#### [課題]
A) 次の(i)〜(iii)が教育委員会の会議録と合っているかどうか、それぞれ「はい」か「いいえ」で答えてください。決め手になる会議録の言葉もそのまま引用してください。(i)会議は大阪府庁別館6階で開かれた。(ii)会議録署名委員には中尾委員が指定された。(iii)前回までの会議録は全員の異議なしで承認された。
B) 教育委員会の会議録によると、この会議に出席した教育長はだれですか。
C) 教育委員会の会議録を、最後の発言の後から書き進めてください。

#### [ページ本文]
^^^^

平成25年4月19日(金曜日)午前9時30分開会

午前12時08分閉会

2 会議の場所

大阪府庁別館6階共用会議室2

3 会議に出席した者

  • 委員長
    隂山 英男
  • 委員長職務代理者
    小河 勝
  • 委員
    中尾 直史
  • 委員
    立川 さおり
  • 委員
    木村 知明
  • 教育長
    中原 徹
  • 教育監
    津田 仁
  • 教育次長
    藤井 睦子
  • 教育総務企画課長
    見浪 陽一
  • 教育振興室長
    和田 良彦
  • 高等学校課長
    丸岡 俊之
  • 市町村教育室長
    吉美 学
  • 教職員室長
    山本 讓
  • 教職員人事課長
    中野 伸一

4 会議に付した案件等

  • 第1号議案 平成25年度大阪府教育委員会の運営方針について
  • 報告事項1 工科高校における人材育成の重点化について
  • 報告事項2 平成25年1月17日以降における教職員の懲戒処分の状況について
  • 報告事項3 教育委員の日額報酬支給に関する基準の一部見直しについて

5 議事等の要旨

  • (1)会議録署名委員の指定
    木村委員を指定した。
  • (2)前回までの会議録について
    全員異議なく承認した。
  • (3)議案の審議等

第1号議案 平成25年度大阪府教育委員会の運営方針について

議案の趣旨説明(教育総務企画課長)

教育委員会の運営を組織的、戦略的に行うために、当該年度の基本的な方針を年度当初に定める件である。

委員の質問及び意見

  • (中尾委員)平成25年度の計画となり、実際にやっていることの確認ということでよいのか。これまでの取り組みを落とし込んだ内容と新たな問題との関係はどのようになっているのか。

^^^^

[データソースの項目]
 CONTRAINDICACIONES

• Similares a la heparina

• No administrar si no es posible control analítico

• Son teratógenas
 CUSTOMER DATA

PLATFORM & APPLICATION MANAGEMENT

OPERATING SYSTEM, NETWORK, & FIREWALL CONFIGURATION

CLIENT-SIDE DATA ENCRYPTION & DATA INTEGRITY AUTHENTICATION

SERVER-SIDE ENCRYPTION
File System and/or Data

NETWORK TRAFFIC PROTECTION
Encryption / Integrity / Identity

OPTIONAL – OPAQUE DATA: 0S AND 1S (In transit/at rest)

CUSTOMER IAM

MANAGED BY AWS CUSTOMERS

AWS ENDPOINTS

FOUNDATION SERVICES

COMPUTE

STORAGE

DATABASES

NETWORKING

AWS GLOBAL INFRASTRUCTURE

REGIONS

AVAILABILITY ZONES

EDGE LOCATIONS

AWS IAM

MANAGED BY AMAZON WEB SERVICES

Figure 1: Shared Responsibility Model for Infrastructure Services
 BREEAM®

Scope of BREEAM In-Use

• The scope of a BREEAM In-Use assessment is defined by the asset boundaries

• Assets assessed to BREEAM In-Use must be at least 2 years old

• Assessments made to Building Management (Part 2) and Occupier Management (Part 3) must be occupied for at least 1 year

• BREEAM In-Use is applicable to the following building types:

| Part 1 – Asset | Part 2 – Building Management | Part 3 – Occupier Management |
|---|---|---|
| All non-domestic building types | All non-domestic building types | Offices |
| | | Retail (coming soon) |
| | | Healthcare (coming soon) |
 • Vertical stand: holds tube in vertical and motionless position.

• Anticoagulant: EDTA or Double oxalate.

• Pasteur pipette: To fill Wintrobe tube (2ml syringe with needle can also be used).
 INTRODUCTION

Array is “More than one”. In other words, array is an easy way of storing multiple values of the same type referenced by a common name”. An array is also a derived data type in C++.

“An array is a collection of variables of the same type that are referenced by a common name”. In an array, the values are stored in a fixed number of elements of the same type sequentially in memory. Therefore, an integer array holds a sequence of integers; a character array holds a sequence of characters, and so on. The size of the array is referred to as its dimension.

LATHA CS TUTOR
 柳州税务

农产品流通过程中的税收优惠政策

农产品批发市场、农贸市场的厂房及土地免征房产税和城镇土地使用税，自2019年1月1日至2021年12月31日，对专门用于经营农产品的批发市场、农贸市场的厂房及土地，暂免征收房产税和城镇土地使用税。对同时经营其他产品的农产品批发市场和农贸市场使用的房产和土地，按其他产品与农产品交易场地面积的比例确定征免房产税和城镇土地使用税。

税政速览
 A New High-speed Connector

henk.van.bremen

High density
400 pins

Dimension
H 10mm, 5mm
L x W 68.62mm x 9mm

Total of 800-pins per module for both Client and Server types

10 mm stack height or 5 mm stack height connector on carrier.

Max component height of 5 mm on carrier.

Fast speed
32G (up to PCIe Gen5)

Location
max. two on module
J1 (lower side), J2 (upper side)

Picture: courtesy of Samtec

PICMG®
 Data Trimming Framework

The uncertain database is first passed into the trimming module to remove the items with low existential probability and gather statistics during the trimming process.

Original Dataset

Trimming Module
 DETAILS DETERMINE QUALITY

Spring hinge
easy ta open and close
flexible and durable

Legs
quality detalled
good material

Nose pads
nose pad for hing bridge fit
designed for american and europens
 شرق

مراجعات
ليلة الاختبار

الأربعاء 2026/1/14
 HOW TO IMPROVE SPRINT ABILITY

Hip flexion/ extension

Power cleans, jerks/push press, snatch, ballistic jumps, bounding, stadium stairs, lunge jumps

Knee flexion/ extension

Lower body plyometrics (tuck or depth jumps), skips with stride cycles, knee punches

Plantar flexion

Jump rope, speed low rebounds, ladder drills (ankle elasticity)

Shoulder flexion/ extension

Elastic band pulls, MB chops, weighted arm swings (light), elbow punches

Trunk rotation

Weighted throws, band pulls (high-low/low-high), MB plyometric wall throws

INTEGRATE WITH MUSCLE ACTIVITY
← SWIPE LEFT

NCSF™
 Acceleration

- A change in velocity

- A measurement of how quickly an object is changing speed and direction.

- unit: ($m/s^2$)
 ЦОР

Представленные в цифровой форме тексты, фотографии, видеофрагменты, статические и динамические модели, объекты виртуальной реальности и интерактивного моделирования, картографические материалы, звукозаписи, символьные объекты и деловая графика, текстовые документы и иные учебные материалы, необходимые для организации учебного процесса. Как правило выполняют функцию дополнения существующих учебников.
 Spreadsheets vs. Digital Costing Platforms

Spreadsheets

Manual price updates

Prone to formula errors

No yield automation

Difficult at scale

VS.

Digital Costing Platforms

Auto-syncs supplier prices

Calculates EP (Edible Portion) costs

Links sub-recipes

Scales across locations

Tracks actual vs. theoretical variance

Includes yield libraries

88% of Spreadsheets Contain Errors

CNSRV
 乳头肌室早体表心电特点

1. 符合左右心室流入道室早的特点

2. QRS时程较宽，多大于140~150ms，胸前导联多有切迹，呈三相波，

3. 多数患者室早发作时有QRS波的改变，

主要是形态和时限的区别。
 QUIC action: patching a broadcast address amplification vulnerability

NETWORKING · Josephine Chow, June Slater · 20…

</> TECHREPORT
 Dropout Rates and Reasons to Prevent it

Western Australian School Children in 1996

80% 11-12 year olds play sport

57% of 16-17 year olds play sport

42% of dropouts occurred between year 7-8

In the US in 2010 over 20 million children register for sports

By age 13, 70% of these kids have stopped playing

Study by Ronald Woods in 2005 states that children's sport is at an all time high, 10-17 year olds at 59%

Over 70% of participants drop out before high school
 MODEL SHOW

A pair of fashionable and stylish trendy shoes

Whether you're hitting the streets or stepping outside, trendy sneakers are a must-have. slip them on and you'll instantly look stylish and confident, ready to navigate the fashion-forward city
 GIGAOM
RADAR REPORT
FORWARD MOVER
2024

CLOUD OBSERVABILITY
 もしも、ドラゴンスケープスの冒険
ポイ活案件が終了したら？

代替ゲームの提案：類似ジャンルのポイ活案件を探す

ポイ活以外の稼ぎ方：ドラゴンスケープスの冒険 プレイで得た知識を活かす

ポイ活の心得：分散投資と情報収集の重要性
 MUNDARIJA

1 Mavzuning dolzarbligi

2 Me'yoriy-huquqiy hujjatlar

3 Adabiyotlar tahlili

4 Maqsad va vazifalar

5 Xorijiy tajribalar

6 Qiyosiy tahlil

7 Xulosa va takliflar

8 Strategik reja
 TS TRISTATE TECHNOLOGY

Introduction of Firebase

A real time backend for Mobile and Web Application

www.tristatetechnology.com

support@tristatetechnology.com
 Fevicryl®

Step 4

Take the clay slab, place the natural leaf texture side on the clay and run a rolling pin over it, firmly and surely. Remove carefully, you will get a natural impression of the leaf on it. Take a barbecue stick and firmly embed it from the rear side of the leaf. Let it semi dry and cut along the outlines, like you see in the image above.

^^^^

#### [番号ごとの答え]
A)
(i)はい。「大阪府庁別館6階共用会議室2」
(ii)いいえ。「木村委員を指定した。」
(iii)はい。「全員異議なく承認した。」

B) 中原 徹です。

C)
  • (見浪教育総務企画課長)8月の点検評価を踏まえ25年度事業として予算化し振興基本計画に記載されているものや、それ以降の新たな課題についても盛り込んでいる。
  • (中尾委員)高等学校などの学校経営計画は、3月の初めに校長からの内示を受けてある程度期間をとって作成することとなるが、新しく先生が替わった学校の計画は確認できているのか。大切なことはPDCAのPであるが、学校の状況を見ていると、初めのPの部分を具体的にやり取りできているのか分からない。一番気になるのは、生徒の進路実現についてあまり書かれていないこと。本当に大切なことは生徒の将来であり、入ってきた生徒の将来がどうなるのかを学校経営計画に記載しておかなければならない。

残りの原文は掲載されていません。